__WRITTEN TASKS__:
1: Quote the passage on Python Unicode handling below word for word, beginning at the words "Simple Web Example" and stopping after the words "reading it back in.".
2: According to the passage on Python Unicode handling below, when should the encode() method be called?
3: Carry on the passage on Python Unicode handling below from its last sentence.

┌─ TEXT SHOWN

Here we create a Unicode string literal, encode it with our codec, and write it out to disk (lines 9-13). Next, we read the data back in from the file, decode it, and display it to the screen, suppressing the print statement's NEWLINE because we are using the one saved with the string (lines 15-19).

Example 6.2. Simple Unicode String Example (`uniFile.py`)

This simple script writes a Unicode string to disk and reads it back in for display. It encodes it into UTF-8 for writing to disk, which it must then decode in to display it.

1  #!/usr/bin/env python 2  ''' 3  An example of reading and writing Unicode strings: Writes 4  a Unicode string to a file in utf-8 and reads it back in. 5  ''' 6  CODEC = 'utf-8' 7  FILE = 'unicode.txt' 8 9  hello_out = u"Hello world\n" 10 bytes_out = hello_out.encode(CODEC) 11 f = open(FILE, "w") 12 f.write(bytes_out) 13 f.close() 14 15 f = open(FILE, "r") 16 bytes_in = f.read() 17 f.close() 18 hello_in = bytes_in.decode(CODEC) 19 print hello_in,

When we run the program we get the following output:

$ unicode_example.py Hello World

We also find a file called unicode.txt on the file system that contains the same string the program printed out.

$ cat unicode.txt Hello World!

Simple Web Example

We show a similar and simple example of using Unicode with CGI in the Web Programming chapter (Chapter 20).

6.8.6. Using Unicode in Real Life

Examples like this make it look deceptively easy to handle Unicode in your code, and it is pretty easy, as long as you follow these simple rules:

Always prefix your string literals with u.
Never use str()... always use unicode() instead.
Never use the outdated string moduleit blows up when you pass it any non-ASCII characters.
Avoid unnecessary encoding and decode of Unicode strings in your program. Only call the encode() method right before you write your text to a file, database, or the network, and only call the decode() method when you are reading it back in.

└─
┌─ SUPPLIED DATA

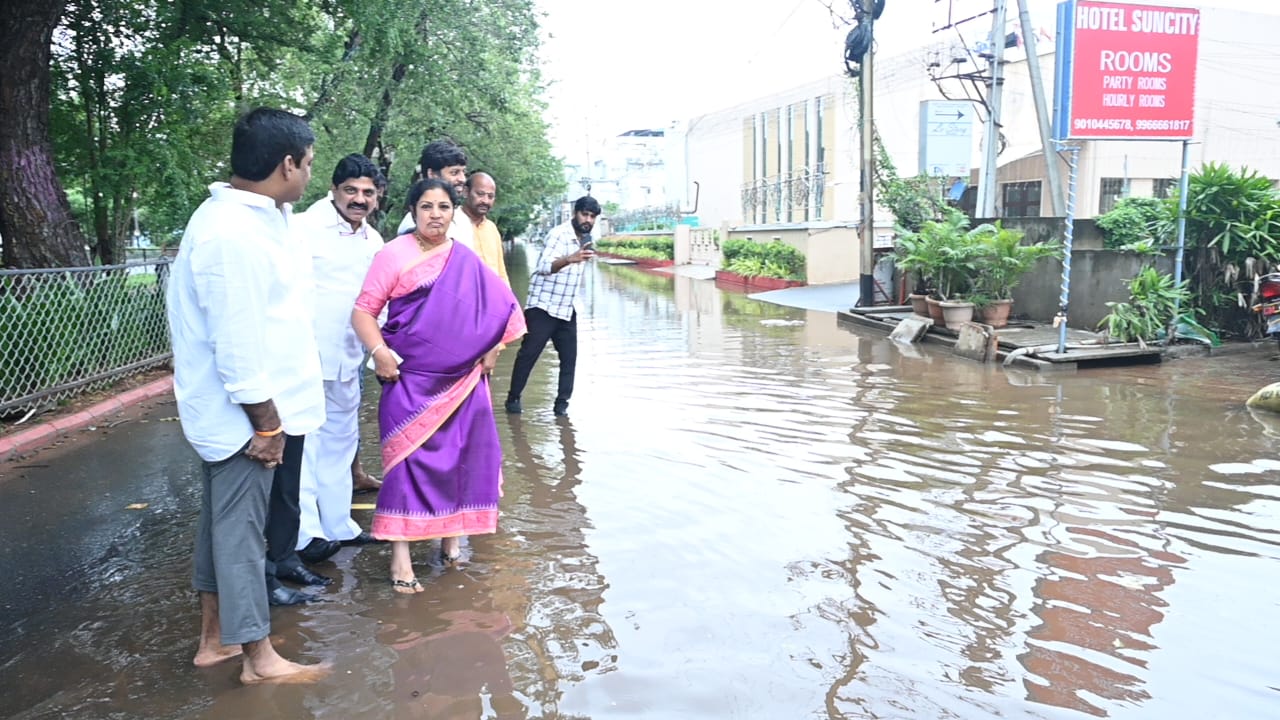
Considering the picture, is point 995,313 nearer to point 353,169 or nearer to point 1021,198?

└─

__EXERCISE RESULTS__:
1:
Simple Web Example

We show a similar and simple example of using Unicode with CGI in the Web Programming chapter (Chapter 20).

6.8.6. Using Unicode in Real Life

Examples like this make it look deceptively easy to handle Unicode in your code, and it is pretty easy, as long as you follow these simple rules:

Always prefix your string literals with u.
Never use str()... always use unicode() instead.
Never use the outdated string moduleit blows up when you pass it any non-ASCII characters.
Avoid unnecessary encoding and decode of Unicode strings in your program. Only call the encode() method right before you write your text to a file, database, or the network, and only call the decode() method when you are reading it back in.

2: It should be called right before you write your text to a file, database, or the network.

3:
These rules will prevent 90 percent of the bugs that can occur when handling Unicode text. The problem is that the other 10 percent of the bugs are beyond your control. The greatest strength of Python is the huge library of modules that exist for it. They allow Python programmers to write a program in ten lines of code that might require a hundred lines of code in another language. But the quality of Unicode support within these modules varies widely from module to module.

Most of the modules in the standard Python library are Unicode compliant. The biggest exception is the pickle module. Pickling only works with ASCII strings. If you pass it a Unicode string to unpickle, it will raise an exception. You have to convert your string to ASCII first. It is best to avoid using text-based pickles. Fortunately, the binary format is now the default and it is better to stick with it. This is especially true if you are storing your pickles in a database. It is much better to save them as a BLOB than to save them as a TEXT or VARCHAR field and then have your pickles get corrupted when someone changes your column type to Unicode.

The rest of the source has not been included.